Artificial Intelligence: Deep learning
Every day, new articles about artificial intelligence’s accomplishments appear. However, many people do not know how or why artificial intelligence works.
Currently, the most successful form of artificial intelligence is machine learning, in which the computer learns from examples of correct answers. Unlike solving problems at school, where students see a question, solve it, and get an answer, machine learning uses a vast amount of questions and answers to infer a set of rules for solving the problem.
Machine learning is once again divided into many categories, but the most prominent subfield of machine learning is deep learning, where computers use a single mathematical function to represent all of the rules. The computer program that deduces those rules is called the model. Despite the incredible amount of computations behind deep learning, the underlying math is relatively clean and only requires a basic understanding of derivatives to understand.
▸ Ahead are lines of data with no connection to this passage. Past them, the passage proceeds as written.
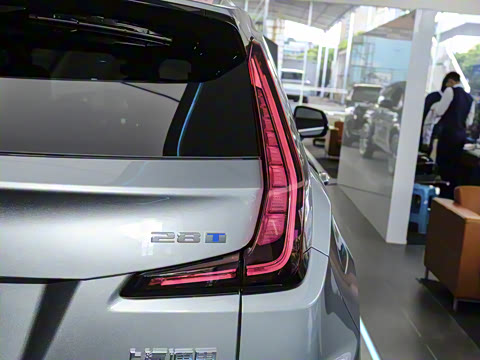 2024�� �Ŀ� 28T ����������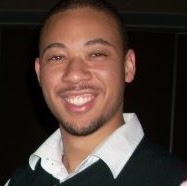 Stephen Clements Photo 8
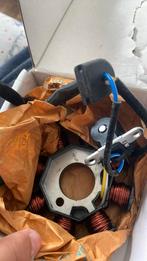 Stator allumage Peugeot Kisbee/Vivacity/Sym Orbit 50cc(Neuf), Fietsen en Brommers, Ophalen of Verzenden, Nieuw, Peugeot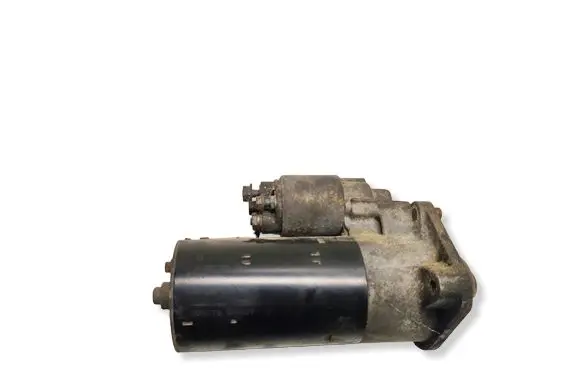 Volvo XC70 Starter motor 30724473 0001109264 20061216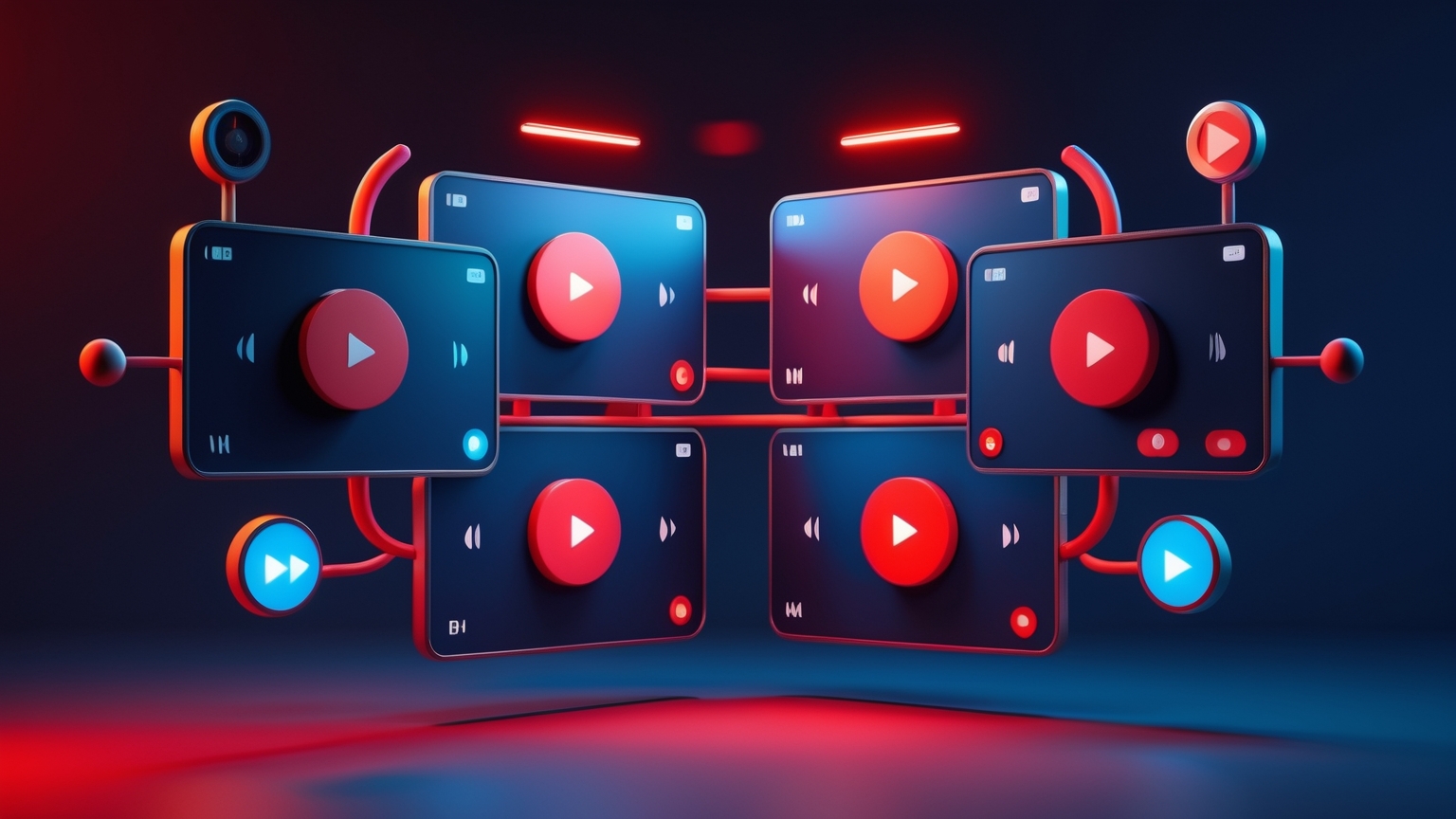 best screen recording tools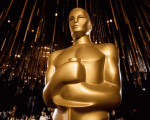 Oscar 2021 minuto per minuto: il live blogging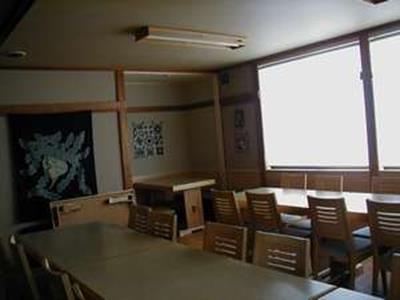 Apple Inn Takasaka Nozawaonsen Eksteriør billede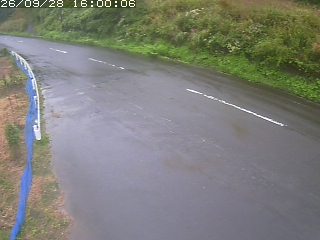 八頭町姫路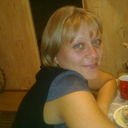 ���������� ��������, ���� ������� ��������, 50 ���, ������������ ��� ������, ����� � ���������, c�������� ���������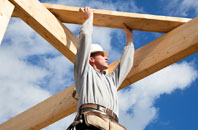 Newton On Trent roof replacement work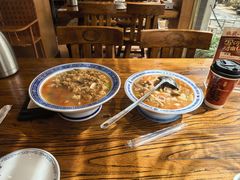 -老雒阳面馆·水席(定鼎门店)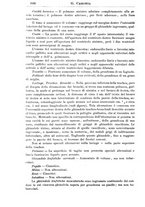 giornale/TO00190801/1914/unico/00000528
For example, suppose we wanted to determine the difference between an image of a dog and a cat. In that case, we could turn each image into a series of pixel brightness values, which we will refer to as X. If the images were 64x64 grayscale images, they would have 4096 pixel values. After multiplying each individual pixel value by a different number, W (weights), and adding them together, we end up with our result. (That’s W⋅X for the vector people). If the result is greater than 0, the image shows a dog; otherwise, it’s a cat. By looking at the difference between the model’s predictions and the actual answers, we come up with a cost function, which measures how well the model is doing. The higher the model’s error, the higher the cost, and the worse the model is doing.
One of the largest challenges of deep learning is determining the correct weights, and the process of finding the right weights is called training. Deep learning models begin with random weights, and after training, they become adapted to performing their tasks.
The training process is similar to walking down a mountain at night. You do not know how high up you are, how far down you must go, or the way down. The simplest way is to always go down the steepest route, and that is the basis of how deep learning training works.
In deep learning, after getting an initial result, the model determines the steepest direction of the hill (takes derivatives) and moves all of its weights in that direction.
After a series of weight changes, the model arrives at its desired weights and stops training. Of course, choosing the steepest direction every time is hardly the best idea, and the model often gets stuck in a hole somewhere on the mountain. There are many other methods to train a better model, but most of them require complicated mathematical formulas to properly describe.